Au terme d’une procédure d’enquête de deux ans menée au niveau européen, les sociétés Facebook Inc. et Facebook Ireland viennent d’être condamnées à payer 150 000 euros d’amende à la CNIL en France, en raison de multiples violations de la Loi Informatique & Libertés. Plus que le montant de l'amende, c'est le principe de la sanction qui doit attirer l'attention.       

 
 

Facebook est-il un gentil réseau social où échanger des nouvelles et les photographies de ses enfants ou une gigantesque machine à collecter, traiter, combiner des données à caractère personnel dans un but publicitaire ? Probablement les deux, si l’on en croit la décision de la Commission Nationale Informatique & Libertés (CNIL) du 27 avril 2017, qui vient d’être rendue publique, et qui a condamné les deux sociétés exploitant ce site internet à la plus forte amende actuellement prévue par la loi protégeant les données à caractère personnel en France. Des représentants de la CNIL avaient procédé à des contrôles au sein de la société Facebook France en avril 2015, ainsi qu’à un contrôle en ligne en décembre de la même année.

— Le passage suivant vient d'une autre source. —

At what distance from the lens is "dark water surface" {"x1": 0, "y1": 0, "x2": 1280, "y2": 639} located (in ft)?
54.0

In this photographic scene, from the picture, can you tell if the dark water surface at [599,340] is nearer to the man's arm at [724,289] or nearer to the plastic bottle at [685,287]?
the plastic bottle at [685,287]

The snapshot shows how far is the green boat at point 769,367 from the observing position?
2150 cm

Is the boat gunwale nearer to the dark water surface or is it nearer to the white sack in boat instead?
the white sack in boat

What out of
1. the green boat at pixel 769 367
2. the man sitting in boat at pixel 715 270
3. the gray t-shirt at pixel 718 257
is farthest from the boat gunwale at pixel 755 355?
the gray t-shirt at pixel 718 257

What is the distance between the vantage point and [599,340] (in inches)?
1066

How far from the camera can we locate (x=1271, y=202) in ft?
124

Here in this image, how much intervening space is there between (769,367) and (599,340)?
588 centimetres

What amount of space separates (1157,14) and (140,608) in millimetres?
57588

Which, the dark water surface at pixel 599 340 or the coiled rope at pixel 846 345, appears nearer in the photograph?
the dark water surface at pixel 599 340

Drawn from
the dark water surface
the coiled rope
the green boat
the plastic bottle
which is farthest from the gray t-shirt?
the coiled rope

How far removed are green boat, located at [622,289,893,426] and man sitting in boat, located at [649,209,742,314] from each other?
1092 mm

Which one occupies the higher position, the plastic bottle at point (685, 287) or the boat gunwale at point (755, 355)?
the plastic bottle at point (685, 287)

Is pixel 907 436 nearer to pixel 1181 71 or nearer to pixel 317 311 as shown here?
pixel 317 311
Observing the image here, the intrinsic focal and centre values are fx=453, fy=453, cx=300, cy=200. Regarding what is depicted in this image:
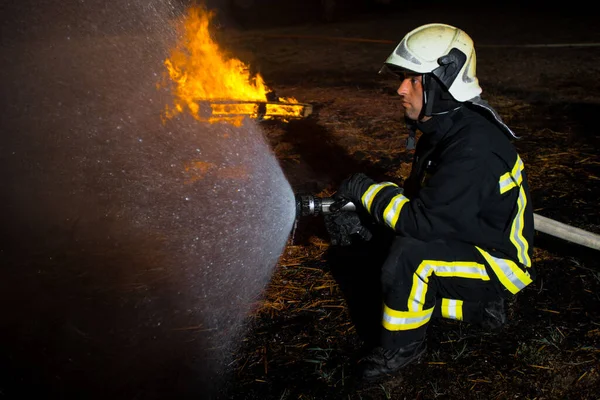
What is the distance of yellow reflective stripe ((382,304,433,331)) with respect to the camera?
9.14 feet

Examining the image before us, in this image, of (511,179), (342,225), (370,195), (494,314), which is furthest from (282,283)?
(511,179)

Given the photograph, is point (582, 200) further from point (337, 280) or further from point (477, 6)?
point (477, 6)

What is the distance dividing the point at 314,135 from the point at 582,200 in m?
3.58

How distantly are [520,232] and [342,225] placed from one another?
3.65ft

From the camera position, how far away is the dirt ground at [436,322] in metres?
2.87

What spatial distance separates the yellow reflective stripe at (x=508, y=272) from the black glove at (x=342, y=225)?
2.67 feet

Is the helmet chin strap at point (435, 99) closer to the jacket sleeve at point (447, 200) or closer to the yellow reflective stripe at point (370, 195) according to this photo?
the jacket sleeve at point (447, 200)

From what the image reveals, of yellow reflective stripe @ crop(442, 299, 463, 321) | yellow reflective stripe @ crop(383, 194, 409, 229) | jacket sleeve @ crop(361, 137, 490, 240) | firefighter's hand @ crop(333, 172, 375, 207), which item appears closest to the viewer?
jacket sleeve @ crop(361, 137, 490, 240)

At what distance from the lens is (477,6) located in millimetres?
18312

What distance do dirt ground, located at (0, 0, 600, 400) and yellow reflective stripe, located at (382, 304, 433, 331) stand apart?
355 mm

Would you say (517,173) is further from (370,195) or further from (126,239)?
(126,239)

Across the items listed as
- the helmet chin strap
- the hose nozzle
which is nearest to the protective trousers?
the hose nozzle

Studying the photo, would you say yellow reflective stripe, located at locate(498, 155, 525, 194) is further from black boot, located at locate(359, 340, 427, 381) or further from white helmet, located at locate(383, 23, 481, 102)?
black boot, located at locate(359, 340, 427, 381)

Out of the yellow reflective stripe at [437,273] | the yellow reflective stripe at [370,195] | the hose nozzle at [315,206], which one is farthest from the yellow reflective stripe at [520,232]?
the hose nozzle at [315,206]
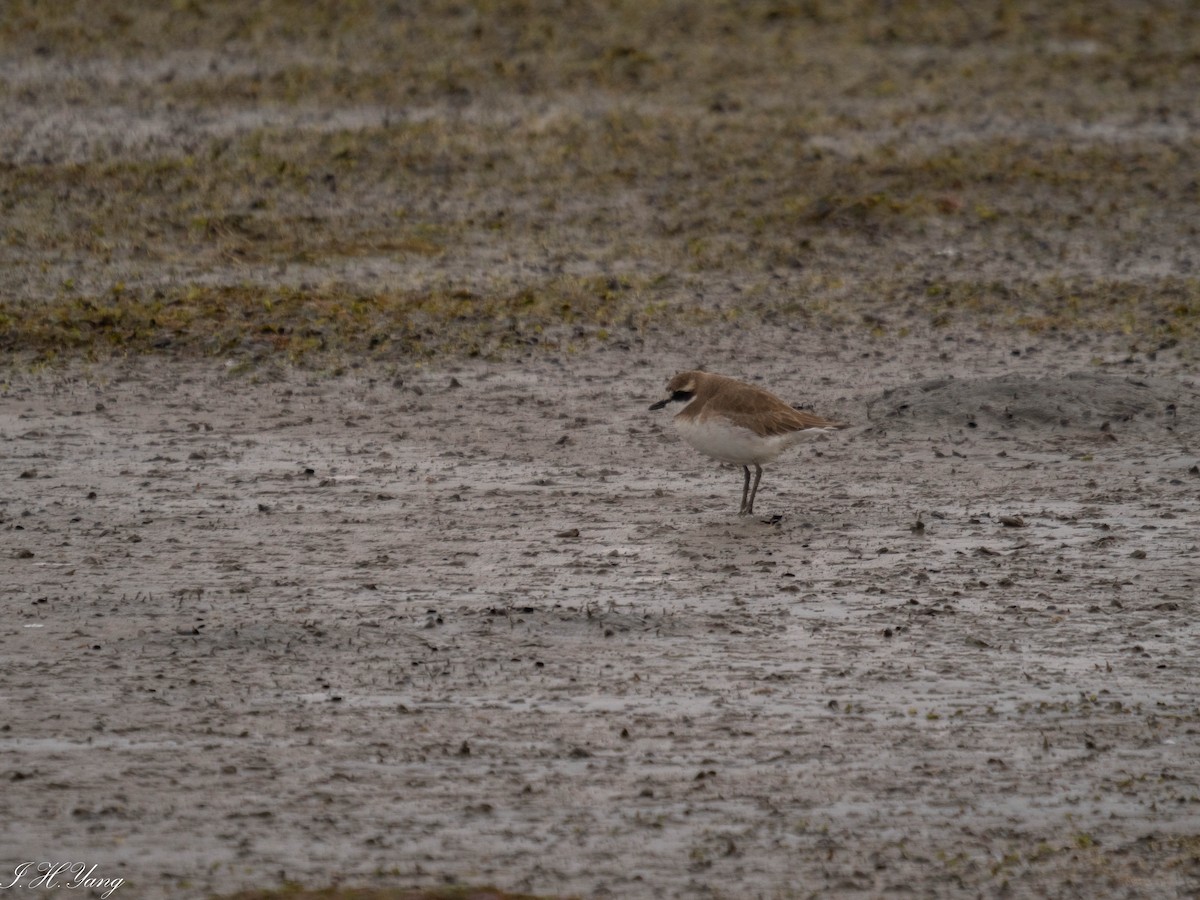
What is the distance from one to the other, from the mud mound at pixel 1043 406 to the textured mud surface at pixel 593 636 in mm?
25

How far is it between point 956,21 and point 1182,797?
19.0 meters

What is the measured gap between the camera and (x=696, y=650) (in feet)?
23.5

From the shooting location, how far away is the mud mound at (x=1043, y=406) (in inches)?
408

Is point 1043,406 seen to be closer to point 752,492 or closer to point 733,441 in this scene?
point 752,492

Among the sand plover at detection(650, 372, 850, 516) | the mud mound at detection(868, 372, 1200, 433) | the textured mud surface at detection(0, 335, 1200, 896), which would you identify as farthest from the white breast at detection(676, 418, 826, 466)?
the mud mound at detection(868, 372, 1200, 433)

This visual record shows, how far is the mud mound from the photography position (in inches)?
408

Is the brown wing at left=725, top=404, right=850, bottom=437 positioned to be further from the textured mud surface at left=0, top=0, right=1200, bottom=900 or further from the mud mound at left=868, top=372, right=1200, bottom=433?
the mud mound at left=868, top=372, right=1200, bottom=433

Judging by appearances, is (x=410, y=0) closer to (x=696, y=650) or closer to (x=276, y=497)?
(x=276, y=497)

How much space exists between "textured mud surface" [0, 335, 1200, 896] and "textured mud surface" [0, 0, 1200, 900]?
0.02 m

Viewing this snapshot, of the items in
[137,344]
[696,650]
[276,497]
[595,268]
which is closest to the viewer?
[696,650]

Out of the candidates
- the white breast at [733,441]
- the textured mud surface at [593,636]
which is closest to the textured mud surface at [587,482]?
the textured mud surface at [593,636]

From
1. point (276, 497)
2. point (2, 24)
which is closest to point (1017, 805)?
point (276, 497)

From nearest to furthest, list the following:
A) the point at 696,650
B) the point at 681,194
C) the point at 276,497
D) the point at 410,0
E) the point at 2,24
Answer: the point at 696,650 → the point at 276,497 → the point at 681,194 → the point at 2,24 → the point at 410,0

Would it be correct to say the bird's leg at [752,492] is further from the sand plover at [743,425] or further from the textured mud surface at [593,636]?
the textured mud surface at [593,636]
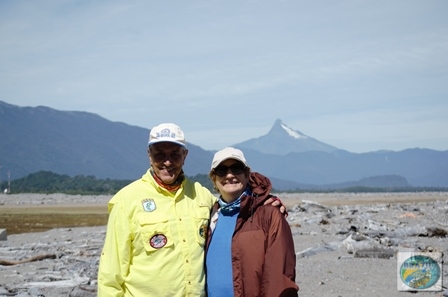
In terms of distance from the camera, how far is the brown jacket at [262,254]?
4336 millimetres

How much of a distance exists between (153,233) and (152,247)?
0.34ft

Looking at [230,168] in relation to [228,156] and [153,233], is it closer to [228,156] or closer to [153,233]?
[228,156]

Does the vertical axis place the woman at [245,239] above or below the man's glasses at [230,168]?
below

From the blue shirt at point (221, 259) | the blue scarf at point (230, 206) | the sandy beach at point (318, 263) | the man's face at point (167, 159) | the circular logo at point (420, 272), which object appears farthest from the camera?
the sandy beach at point (318, 263)

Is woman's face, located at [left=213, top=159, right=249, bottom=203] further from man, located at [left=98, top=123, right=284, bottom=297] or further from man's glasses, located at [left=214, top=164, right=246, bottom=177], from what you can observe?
man, located at [left=98, top=123, right=284, bottom=297]

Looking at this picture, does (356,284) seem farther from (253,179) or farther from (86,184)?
(86,184)

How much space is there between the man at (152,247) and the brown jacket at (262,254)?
0.34m

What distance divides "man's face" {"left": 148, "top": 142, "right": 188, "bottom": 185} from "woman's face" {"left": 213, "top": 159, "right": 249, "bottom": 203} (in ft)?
1.03

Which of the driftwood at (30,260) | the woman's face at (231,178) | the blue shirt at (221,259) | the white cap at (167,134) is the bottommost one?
the driftwood at (30,260)

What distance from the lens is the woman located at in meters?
4.36

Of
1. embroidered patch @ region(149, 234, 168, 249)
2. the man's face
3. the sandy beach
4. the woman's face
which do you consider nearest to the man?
embroidered patch @ region(149, 234, 168, 249)

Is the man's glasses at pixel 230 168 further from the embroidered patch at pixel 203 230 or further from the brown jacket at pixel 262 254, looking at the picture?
the embroidered patch at pixel 203 230

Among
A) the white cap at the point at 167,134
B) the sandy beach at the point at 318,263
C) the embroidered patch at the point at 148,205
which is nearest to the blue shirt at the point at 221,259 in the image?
the embroidered patch at the point at 148,205

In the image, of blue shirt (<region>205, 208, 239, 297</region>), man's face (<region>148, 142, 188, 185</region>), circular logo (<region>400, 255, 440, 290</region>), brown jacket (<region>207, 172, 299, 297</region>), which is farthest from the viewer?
circular logo (<region>400, 255, 440, 290</region>)
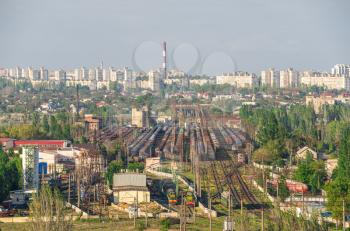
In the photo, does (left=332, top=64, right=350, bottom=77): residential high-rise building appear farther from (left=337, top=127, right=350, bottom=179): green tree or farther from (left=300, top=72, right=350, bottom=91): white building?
(left=337, top=127, right=350, bottom=179): green tree

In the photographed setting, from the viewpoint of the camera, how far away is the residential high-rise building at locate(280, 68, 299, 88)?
61.0m

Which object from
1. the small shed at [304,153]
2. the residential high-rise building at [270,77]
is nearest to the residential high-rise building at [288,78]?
the residential high-rise building at [270,77]

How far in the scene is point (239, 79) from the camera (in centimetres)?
6147

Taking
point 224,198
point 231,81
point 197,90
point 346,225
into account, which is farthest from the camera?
point 231,81

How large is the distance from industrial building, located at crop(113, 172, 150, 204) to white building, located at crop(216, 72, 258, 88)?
152 ft

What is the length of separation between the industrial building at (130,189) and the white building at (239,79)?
152ft

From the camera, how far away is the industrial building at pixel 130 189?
11.7 metres

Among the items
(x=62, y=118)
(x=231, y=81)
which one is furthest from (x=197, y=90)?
(x=62, y=118)

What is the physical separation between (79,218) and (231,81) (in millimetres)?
52835

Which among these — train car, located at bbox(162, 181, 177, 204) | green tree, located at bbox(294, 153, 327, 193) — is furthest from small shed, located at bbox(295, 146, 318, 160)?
train car, located at bbox(162, 181, 177, 204)

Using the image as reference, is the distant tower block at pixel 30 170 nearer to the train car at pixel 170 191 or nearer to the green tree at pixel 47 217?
the train car at pixel 170 191

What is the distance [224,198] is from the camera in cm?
1137

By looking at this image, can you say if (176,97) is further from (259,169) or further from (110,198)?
(110,198)

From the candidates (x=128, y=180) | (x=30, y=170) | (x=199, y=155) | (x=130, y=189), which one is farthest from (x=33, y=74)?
(x=130, y=189)
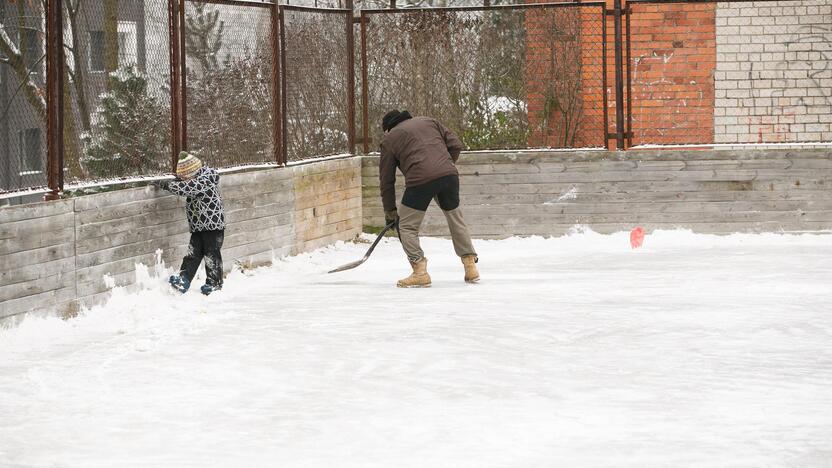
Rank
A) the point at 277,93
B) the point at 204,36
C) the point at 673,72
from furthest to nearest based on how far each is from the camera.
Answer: the point at 673,72 < the point at 277,93 < the point at 204,36

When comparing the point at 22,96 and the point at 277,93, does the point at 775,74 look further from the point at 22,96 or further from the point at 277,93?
the point at 22,96

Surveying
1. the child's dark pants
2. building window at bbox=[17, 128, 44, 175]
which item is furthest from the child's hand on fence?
building window at bbox=[17, 128, 44, 175]

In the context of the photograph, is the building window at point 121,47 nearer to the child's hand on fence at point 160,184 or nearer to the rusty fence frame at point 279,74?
the rusty fence frame at point 279,74

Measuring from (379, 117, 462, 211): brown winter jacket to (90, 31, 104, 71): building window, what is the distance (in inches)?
97.8

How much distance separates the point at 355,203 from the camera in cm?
1513

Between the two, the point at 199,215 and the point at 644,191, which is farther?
the point at 644,191

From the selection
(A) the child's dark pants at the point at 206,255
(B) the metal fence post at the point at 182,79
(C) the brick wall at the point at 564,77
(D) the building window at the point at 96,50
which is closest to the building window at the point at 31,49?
(D) the building window at the point at 96,50

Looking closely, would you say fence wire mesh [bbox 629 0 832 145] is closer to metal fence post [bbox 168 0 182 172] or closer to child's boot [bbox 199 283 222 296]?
metal fence post [bbox 168 0 182 172]

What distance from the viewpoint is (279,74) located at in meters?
13.3

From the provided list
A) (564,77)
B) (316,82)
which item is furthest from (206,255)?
(564,77)

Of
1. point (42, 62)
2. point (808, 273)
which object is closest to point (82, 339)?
point (42, 62)

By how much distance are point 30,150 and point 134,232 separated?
4.22ft

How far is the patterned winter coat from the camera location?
10398 millimetres

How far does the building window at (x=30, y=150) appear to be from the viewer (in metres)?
9.05
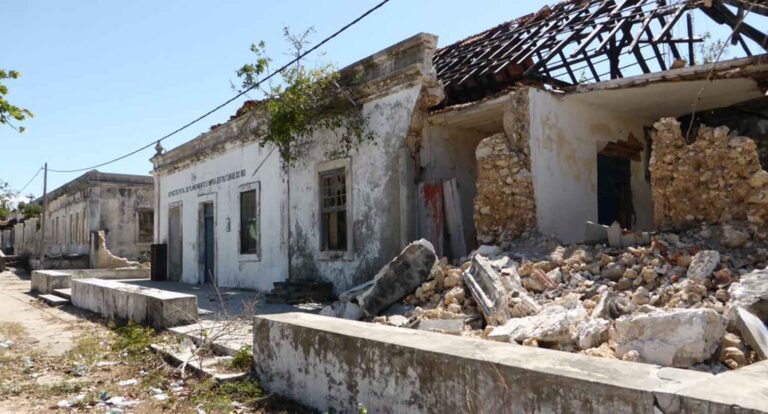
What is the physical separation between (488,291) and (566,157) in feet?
13.1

Des constatations avaient été effectuées et avaient été suivies d’un questionnaire auquel Facebook avait répondu, de manière insatisfaisante aux yeux de la CNIL, puisque l’autorité avait adressé une mise en demeure à l’exploitant du réseau social en janvier 2016. Cette mise en demeure n’ayant pas permis d’obtenir les rectifications attendues, la CNIL vient donc de prononcer cette sanction, qui fait écho à celle rendue à l’encontre de Google en janvier 2014, d’un même montant et sur les mêmes bases. Préalablement, dans cette délibération, la CNIL a répondu à l’argument de Facebook consistant à contester à la fois la compétence de la loi française et de l’autorité française.  

Sur le premier point, l’argument paraissait difficilement recevable dès lors que la Loi Informatique & Libertés s’applique en cas de traitement effectué sur le territoire national par un responsable de traitement disposant d’un établissement sur ce même territoire. La jurisprudence Google Spain de la Cour de Justice de l’Union européenne militait pour que cette notion d’établissement soit appréciée de manière large. Facebook France a donc logiquement été considérée comme un "établissement" de Facebook en France, même si cette société n’a officiellement pour fonction que de fournir des services de support marketing. 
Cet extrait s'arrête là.